By Jeremy Harris
Capital West News
Costly court appeals are a reality for many people seeking access to government records in Utah, but that might soon change.
A new measure being drafted at the State Capitol would give all appeals for public records the ability to have their case heard by the State Records Committee. Utah Attorney Jeff Hunt is working with Sen. Curtis Bramble, R-Provo, to write and present the bill during the current legislative session.
“It just doesn’t seem right that the very government body that denied you access is the one that’s going to be hearing your appeal,” Hunt said.
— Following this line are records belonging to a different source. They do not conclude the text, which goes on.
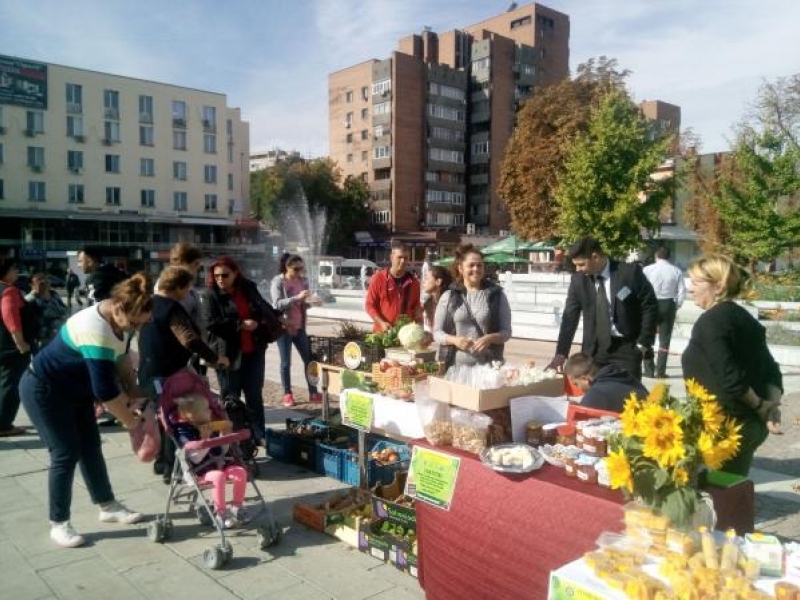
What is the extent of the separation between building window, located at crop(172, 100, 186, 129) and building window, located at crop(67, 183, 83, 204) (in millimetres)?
9732

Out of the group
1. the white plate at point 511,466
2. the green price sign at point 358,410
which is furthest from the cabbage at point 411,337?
the white plate at point 511,466

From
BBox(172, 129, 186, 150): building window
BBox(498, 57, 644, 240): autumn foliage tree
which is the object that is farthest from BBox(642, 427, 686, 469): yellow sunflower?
BBox(172, 129, 186, 150): building window

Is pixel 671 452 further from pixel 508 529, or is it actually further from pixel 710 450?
pixel 508 529

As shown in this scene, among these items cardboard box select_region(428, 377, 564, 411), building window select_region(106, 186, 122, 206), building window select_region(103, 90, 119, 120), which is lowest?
cardboard box select_region(428, 377, 564, 411)

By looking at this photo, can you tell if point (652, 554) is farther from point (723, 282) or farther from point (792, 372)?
point (792, 372)

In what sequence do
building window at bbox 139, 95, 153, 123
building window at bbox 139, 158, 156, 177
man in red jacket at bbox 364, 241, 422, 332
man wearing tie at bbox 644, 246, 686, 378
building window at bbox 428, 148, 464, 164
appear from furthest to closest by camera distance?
building window at bbox 428, 148, 464, 164, building window at bbox 139, 158, 156, 177, building window at bbox 139, 95, 153, 123, man wearing tie at bbox 644, 246, 686, 378, man in red jacket at bbox 364, 241, 422, 332

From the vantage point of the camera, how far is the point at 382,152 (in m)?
59.3

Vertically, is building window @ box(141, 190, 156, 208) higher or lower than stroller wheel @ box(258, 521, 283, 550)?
higher

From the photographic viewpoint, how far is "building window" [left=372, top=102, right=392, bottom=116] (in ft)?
191

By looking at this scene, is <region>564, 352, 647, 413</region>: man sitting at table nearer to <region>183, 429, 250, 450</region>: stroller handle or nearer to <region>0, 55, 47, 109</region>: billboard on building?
<region>183, 429, 250, 450</region>: stroller handle

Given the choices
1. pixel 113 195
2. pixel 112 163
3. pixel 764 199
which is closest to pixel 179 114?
pixel 112 163

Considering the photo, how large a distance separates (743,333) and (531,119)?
30.2m

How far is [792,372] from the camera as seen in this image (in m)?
10.5

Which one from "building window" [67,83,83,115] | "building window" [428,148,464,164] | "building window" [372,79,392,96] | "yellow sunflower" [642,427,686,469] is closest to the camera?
"yellow sunflower" [642,427,686,469]
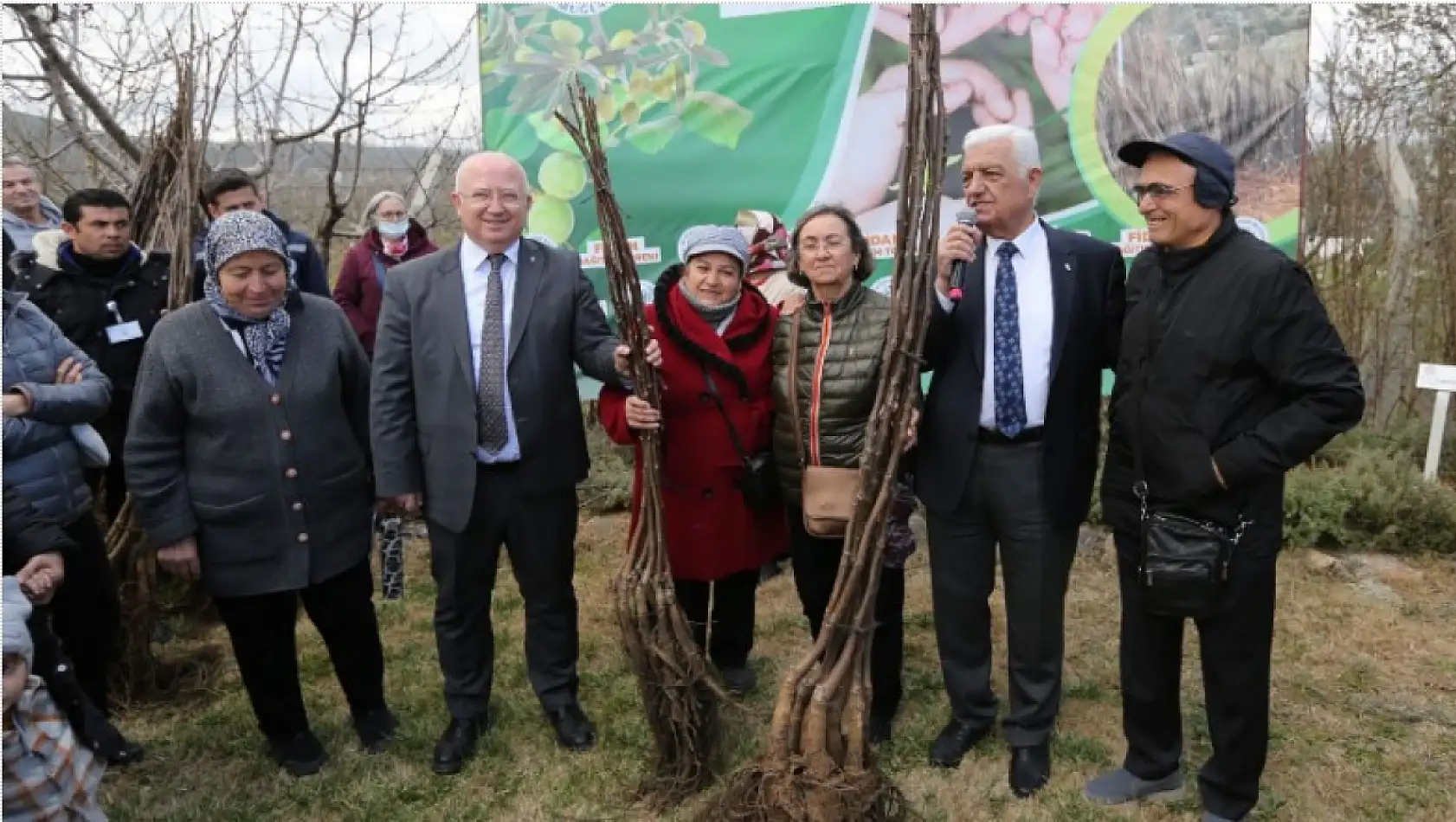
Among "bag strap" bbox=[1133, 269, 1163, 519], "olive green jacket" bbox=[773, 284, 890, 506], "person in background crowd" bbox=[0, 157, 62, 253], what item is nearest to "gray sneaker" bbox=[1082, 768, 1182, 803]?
"bag strap" bbox=[1133, 269, 1163, 519]

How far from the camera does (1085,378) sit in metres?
2.79

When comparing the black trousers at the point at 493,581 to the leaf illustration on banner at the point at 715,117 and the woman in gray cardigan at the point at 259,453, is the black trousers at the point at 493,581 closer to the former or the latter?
the woman in gray cardigan at the point at 259,453

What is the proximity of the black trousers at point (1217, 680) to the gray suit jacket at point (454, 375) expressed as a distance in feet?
5.72

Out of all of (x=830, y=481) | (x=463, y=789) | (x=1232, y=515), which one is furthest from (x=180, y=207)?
(x=1232, y=515)

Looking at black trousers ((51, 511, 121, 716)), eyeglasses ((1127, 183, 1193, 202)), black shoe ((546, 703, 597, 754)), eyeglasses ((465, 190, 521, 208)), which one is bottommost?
black shoe ((546, 703, 597, 754))

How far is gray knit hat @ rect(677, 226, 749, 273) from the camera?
9.86 feet

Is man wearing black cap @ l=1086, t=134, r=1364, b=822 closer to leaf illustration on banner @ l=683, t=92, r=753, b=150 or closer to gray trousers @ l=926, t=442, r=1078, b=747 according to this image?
gray trousers @ l=926, t=442, r=1078, b=747

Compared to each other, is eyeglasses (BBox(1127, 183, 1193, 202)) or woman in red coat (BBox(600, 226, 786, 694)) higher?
eyeglasses (BBox(1127, 183, 1193, 202))

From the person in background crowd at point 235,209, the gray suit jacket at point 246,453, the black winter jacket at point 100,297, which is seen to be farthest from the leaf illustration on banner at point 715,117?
the gray suit jacket at point 246,453

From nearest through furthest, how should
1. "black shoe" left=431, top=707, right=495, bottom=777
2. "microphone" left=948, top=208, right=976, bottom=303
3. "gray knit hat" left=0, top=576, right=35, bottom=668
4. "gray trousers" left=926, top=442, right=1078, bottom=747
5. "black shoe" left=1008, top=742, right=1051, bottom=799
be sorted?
1. "gray knit hat" left=0, top=576, right=35, bottom=668
2. "microphone" left=948, top=208, right=976, bottom=303
3. "gray trousers" left=926, top=442, right=1078, bottom=747
4. "black shoe" left=1008, top=742, right=1051, bottom=799
5. "black shoe" left=431, top=707, right=495, bottom=777

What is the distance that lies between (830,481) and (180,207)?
118 inches

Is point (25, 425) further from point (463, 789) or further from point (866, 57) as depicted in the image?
point (866, 57)

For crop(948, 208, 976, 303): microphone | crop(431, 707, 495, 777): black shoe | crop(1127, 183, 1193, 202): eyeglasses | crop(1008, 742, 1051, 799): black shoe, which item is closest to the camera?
crop(1127, 183, 1193, 202): eyeglasses

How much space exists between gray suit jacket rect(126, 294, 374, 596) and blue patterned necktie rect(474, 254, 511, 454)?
18.5 inches
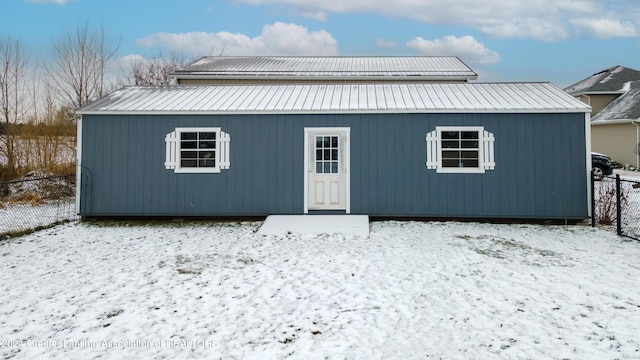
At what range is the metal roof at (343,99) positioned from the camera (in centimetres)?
870

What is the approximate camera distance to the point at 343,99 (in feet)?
31.6

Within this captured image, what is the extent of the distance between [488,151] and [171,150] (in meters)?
7.38

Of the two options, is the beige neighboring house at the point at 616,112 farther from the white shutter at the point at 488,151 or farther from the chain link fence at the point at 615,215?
the white shutter at the point at 488,151

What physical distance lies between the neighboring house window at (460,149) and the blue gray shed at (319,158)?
0.02 meters

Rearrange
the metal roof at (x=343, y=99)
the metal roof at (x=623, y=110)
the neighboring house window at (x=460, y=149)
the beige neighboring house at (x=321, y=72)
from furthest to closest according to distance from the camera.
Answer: the metal roof at (x=623, y=110) → the beige neighboring house at (x=321, y=72) → the metal roof at (x=343, y=99) → the neighboring house window at (x=460, y=149)

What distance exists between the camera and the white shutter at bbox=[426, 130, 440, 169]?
8609mm

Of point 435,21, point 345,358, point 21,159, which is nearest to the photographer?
point 345,358

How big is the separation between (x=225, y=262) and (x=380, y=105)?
5320 millimetres

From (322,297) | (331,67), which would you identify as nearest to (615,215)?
(322,297)

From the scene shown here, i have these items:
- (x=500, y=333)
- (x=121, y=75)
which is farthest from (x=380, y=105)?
(x=121, y=75)

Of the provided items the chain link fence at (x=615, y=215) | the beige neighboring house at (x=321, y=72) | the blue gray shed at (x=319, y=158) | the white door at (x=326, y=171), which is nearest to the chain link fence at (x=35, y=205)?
the blue gray shed at (x=319, y=158)

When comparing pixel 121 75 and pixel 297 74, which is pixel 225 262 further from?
pixel 121 75

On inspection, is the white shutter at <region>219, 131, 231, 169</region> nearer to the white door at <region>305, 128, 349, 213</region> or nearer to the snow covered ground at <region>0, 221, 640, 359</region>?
the white door at <region>305, 128, 349, 213</region>

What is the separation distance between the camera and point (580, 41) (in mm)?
18250
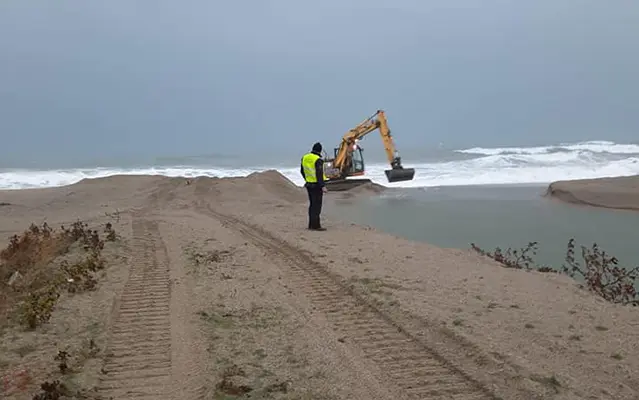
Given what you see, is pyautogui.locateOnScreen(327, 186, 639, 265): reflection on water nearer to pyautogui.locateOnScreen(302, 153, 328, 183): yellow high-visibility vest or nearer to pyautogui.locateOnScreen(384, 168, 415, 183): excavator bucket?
pyautogui.locateOnScreen(384, 168, 415, 183): excavator bucket

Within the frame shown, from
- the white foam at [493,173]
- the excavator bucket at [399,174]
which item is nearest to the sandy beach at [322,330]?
the excavator bucket at [399,174]

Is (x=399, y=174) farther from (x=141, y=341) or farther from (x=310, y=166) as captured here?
(x=141, y=341)

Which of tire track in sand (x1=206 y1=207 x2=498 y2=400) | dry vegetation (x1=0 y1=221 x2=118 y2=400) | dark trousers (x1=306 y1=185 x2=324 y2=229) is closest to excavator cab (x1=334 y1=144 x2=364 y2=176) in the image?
dark trousers (x1=306 y1=185 x2=324 y2=229)

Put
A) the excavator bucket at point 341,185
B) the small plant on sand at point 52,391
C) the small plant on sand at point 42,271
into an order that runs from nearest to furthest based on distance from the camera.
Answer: the small plant on sand at point 52,391, the small plant on sand at point 42,271, the excavator bucket at point 341,185

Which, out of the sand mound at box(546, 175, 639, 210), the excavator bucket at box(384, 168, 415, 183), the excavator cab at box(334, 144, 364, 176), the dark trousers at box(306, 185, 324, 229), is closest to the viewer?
the dark trousers at box(306, 185, 324, 229)

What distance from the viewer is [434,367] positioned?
16.7 ft

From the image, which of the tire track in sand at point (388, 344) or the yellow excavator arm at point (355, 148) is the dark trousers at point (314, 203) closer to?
the tire track in sand at point (388, 344)

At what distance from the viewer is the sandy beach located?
15.5 ft

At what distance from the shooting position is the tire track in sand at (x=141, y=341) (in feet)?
15.5

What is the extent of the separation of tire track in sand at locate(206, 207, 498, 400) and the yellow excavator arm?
60.6 feet

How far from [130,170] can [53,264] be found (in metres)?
45.1

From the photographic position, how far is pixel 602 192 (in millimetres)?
22844

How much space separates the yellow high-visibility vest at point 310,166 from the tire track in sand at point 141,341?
14.8ft

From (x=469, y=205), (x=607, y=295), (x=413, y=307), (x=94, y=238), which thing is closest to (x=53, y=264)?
(x=94, y=238)
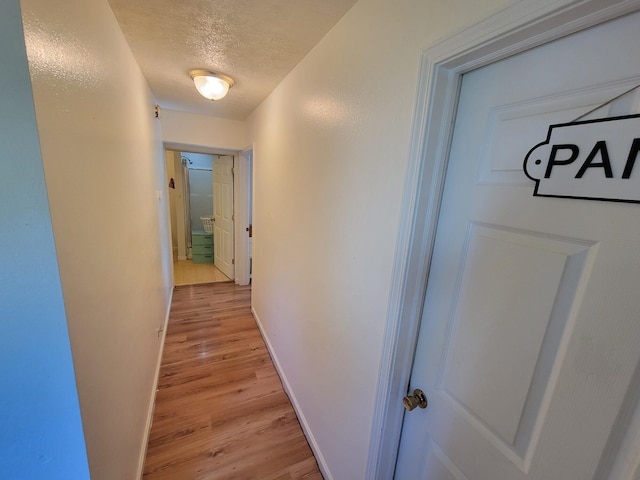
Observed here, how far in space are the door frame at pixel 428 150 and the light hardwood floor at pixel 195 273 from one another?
3713 mm

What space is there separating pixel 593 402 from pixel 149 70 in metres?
2.79

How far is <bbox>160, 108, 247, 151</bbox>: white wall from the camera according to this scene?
9.75 ft

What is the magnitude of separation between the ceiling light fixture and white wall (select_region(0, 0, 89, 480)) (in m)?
1.52

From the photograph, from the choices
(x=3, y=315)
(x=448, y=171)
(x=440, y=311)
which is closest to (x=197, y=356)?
(x=3, y=315)

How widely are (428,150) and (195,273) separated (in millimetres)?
4522

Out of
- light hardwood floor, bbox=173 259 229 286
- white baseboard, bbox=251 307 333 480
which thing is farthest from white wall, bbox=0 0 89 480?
light hardwood floor, bbox=173 259 229 286

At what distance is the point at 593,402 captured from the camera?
0.49 metres

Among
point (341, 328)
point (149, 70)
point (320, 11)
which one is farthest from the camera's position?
point (149, 70)

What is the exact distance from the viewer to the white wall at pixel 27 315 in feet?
1.79

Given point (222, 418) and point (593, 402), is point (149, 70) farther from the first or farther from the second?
point (593, 402)

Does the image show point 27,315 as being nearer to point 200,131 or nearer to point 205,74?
point 205,74

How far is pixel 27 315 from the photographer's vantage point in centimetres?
64

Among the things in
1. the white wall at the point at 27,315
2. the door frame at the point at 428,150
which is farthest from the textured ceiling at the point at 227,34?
the white wall at the point at 27,315

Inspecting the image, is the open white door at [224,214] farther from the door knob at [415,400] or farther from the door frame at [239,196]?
the door knob at [415,400]
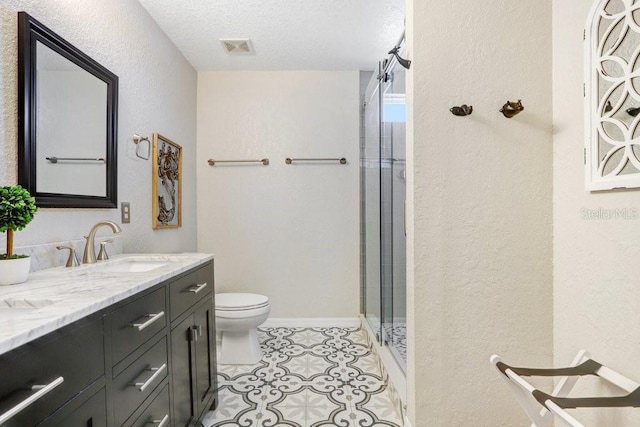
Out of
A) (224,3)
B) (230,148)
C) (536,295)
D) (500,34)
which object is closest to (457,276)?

Current law mandates all state agencies to provide appellants with access to the State Public Records Committee, which offers a final say on appealed records requests. Cities, counties, school boards, and other political subdivisions, however, can create their own appeals process, giving them the final say. Some local governments have opted out of allowing records requestors to go to the State Records Committee, forcing them to either drop their appeal or pay for an attorney to appeal in district court.
“It can cost easily tens of thousands of dollars if you are in a court battle fighting a government entity trying to get access to information,” Hunt said. “For most folks, that just prices them out of access to government information.”
Local government advocates say they are watching the proposed legislation closely.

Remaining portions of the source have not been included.